* [The problem] Reproduce, without alteration, every line of the data; exclude the images.

* [Provided material]
#####

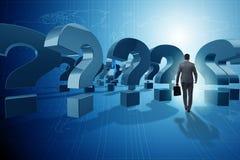 O homem de negócios no conceito da incerteza com pontos de interrogação Imagens de Stock Royalty Free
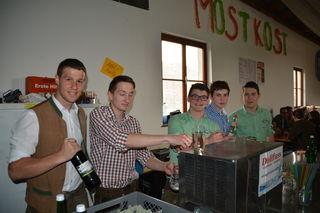 Versorgten die Besucher mit Getränken: Roman Eerber, Michael Henikl, Martin Zulehner, Thomas Wurzenberger und Andreas Zehetner.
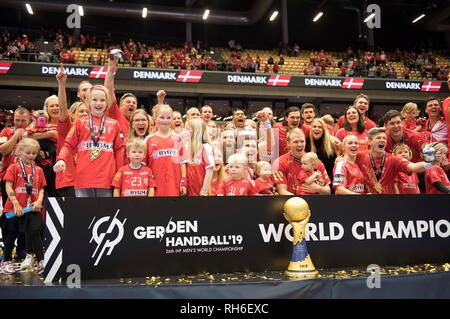 Award Ceremony, jubilation Team DEN (1st place) with Children, Family and Cup, Team, Final, Norway (NOR) - Denmark (DEN) 22: 3, on 27.01.2019 in Herning/Denmark Handball World Cup 2019, from 10.01. - 27.01.2019 in Germany/Denmark.   usage worldwide - Stock Photo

#####

* [Task result]
 O homem de negócios no conceito da incerteza com pontos de interrogação Imagens de Stock Royalty Free
 Versorgten die Besucher mit Getränken: Roman Eerber, Michael Henikl, Martin Zulehner, Thomas Wurzenberger und Andreas Zehetner.
 Award Ceremony, jubilation Team DEN (1st place) with Children, Family and Cup, Team, Final, Norway (NOR) - Denmark (DEN) 22: 3, on 27.01.2019 in Herning/Denmark Handball World Cup 2019, from 10.01. - 27.01.2019 in Germany/Denmark.   usage worldwide - Stock Photo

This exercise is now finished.